Thursday, January 13, 2011

Romancing The Golem: The Blood Libel and Sarah Palin

Finally, one comment that may forever define a career of the most intense cluelessness:

"But, especially within hours of a tragedy unfolding, journalists and pundits should not manufacture a blood libel that serves only to incite the very hatred and violence they purport to condemn. That is reprehensible," she said.

WTF?? I suppose she had to cover up her ridiculous "surveyor's symbols" explanation for using cross-hair gunsite graphics against people she wanted us to "take out."


It takes courage to admit that you're wrong about something. I think we all agree on that. We all think that guarded, half-apologies or distracting, sugar-coated sentiments are just as spineless. And defending spineless sentiments with totally inappropriate  terminology is obscenely insulting, unless, of course we take into account that the person perpetrating such an insult did so without having a clue as to what the term meant in the first place. 

"Blood Libel" certainly sounds like something a Palin would imagine on the spur-of-the-moment. It sounds serious ... credible ... intense. Indeed the term is each of those things and more: because it involved a myth full of such enormous hatred that people would rarely say it out loud, let alone ascribe it to anyone today. The "Blood Libel" was the myth of Jews killing gentile children for blood rituals in the Cabala [sp]. It was a myth that kept hatred at its height for hundreds of years. It was one of the reasons for Jewish ghettos. It kept superstition and stupidity alive. It was fulminated by noble and peasant and clergy. Queen Isabella believed it. Martin Luther believed it. And it gave rise to other myths and legends, most notably, the legend of the Golem. 

The Golem. The term is Hebrew for something not yet formed. It was the name for the clump of earth God used to make Adam. So the story goes that Rabbi Loewe of Prague (btw: a real rabbi who lived in the 16th century) formed a man out of mud with prayers from the Caballa and engraved four letters on his forehead: emet - truth. He told the enormous hulk that he would be used to guard the gates of the city's Josefov (Jewish Quarter - at that time, Jews were locked up at night in a section of the city). He was to be a guardian and protector - nothing more. During the day, the hulk of mud delighted in all the things of the earth. He saw such beauty in the simplest of things and he seemed to love life with a delicate passion. 

Then came the fateful night when rumors of the Blood Libel erupted as if from nowhere: was a child killed? Who did it? Must have been Jews! Thousands of Prague's more "noble" citizens marched in anger to the gates of the Josefov and threatened to annihilate everyone whithin its walls. The Golem rose up, up, up even bigger than he was before, frightening the crowd.

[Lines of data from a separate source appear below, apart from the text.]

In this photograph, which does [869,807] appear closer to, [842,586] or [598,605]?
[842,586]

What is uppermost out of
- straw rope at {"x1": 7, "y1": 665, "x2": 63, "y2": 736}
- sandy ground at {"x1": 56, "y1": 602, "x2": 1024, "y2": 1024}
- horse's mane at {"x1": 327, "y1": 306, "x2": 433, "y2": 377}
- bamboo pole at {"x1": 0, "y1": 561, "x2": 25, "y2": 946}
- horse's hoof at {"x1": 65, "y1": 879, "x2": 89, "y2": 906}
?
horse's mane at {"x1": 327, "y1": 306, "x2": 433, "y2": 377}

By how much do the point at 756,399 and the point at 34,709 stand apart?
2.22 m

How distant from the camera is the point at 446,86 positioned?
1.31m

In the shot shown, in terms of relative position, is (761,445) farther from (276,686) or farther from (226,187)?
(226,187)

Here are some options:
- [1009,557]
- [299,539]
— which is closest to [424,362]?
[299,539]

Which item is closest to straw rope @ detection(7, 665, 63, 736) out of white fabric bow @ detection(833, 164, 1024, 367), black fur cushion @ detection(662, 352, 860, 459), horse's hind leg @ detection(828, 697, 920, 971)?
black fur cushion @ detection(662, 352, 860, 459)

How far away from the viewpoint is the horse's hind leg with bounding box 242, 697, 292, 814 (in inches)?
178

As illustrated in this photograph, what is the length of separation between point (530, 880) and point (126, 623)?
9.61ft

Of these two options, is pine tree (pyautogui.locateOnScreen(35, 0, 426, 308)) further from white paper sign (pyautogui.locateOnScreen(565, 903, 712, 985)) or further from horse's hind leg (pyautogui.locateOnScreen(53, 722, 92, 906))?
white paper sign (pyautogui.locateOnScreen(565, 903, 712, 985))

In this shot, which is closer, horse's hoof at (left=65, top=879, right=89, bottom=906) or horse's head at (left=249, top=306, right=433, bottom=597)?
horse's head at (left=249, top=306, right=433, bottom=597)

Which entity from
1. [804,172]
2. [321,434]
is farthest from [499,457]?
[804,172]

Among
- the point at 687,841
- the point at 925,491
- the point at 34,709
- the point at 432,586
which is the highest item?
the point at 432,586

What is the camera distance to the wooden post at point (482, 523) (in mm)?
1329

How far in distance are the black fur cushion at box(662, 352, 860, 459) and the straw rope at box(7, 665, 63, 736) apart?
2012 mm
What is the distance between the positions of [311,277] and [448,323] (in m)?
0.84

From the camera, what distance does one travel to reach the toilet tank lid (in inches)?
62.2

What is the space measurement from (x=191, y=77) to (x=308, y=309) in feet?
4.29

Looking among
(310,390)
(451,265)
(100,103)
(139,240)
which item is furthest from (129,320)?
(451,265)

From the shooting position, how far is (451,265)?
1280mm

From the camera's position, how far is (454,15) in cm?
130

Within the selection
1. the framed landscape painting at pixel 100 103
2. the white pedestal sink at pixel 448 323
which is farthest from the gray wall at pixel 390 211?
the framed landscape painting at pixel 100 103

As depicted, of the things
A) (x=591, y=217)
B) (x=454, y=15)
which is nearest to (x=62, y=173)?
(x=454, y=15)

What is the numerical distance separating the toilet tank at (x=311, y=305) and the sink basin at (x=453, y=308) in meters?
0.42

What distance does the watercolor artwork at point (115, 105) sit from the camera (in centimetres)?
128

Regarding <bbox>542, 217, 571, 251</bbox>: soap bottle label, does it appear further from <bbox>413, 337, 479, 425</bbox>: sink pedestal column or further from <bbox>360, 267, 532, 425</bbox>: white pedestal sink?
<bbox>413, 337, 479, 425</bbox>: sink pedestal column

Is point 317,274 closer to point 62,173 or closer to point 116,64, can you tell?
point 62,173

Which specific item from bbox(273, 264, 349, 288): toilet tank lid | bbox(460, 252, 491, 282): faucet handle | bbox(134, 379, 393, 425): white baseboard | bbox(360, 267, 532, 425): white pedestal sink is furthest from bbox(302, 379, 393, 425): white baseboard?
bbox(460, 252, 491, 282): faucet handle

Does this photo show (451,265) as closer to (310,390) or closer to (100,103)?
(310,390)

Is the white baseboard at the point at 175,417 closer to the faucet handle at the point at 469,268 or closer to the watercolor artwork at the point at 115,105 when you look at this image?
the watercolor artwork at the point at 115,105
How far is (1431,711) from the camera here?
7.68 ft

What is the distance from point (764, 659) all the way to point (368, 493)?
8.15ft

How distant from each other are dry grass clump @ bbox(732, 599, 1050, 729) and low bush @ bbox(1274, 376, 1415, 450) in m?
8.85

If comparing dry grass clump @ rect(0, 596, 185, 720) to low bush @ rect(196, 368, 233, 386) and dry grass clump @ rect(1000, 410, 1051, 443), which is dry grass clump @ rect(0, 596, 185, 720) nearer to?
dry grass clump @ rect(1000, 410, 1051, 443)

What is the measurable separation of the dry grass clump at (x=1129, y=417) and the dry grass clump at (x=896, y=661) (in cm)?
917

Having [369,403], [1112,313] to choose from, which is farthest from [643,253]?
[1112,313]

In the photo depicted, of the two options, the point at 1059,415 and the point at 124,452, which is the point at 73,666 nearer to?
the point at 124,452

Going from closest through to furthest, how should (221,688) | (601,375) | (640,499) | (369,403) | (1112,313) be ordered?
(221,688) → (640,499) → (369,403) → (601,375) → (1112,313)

Then he took the enormous crossbeam of the gates and smashed people left and right, killing many. The people flew in terror. Rabbi Loewe was horrified beyond belief.

The next day, the king of Bohemia summoned Rabbi Loewe and asked him to explain the meaning of the enormous creature. When Rabbi Loewe explained that it was created to protect the Jews from a bloodlust such as had happened the night before, the king told him "I understand. From now on, your people will have my protection. I swear nothing, no one will harm them. But you must destroy the Golem you have created." So Rabbi Loewe told a horrified Golem that he was to go back to being mud and that he was no longer needed. The Golem pleaded with the rabbi not to take his life away, but the rabbi erased one letter from the Golem's forehead: emet became met - death. And so the man turned back into a simple pile of mud. 

As all good legends have, this one has an addendum: that pile of mud is hidden somewhere in the recesses of Prague - perhaps in one of the thousands of old attics that exist. It is covered with pages from the Cabala. The Golem will rise when he is needed again.

Back To Cluelessness

Myths have depths of meaning that can go beyond mere experience: they can touch a person's heart and an entire nation's soul. But if the Divine Sarah (sorry, Ms. Bernhardt) had any inkling of what she had referred to when she said "Blood Libel" I somehow doubt she would have refrained from using it simply because of her total indifference to any meaning other than her own. 

Ironic, isn't it, that a person who so depends upon myths and character assassination ("death panels," "pals around with terrorists") should come up with such an extraordinarily heinous myth to defend herself. And with such extraordinary shallowness and flippancy! Yes, such fools are indeed dangerous, not only to the Gabrielle Giffords of the world, but to the rest of us. 

Sorry to cut this off, but I have to catch a plane - to Prague.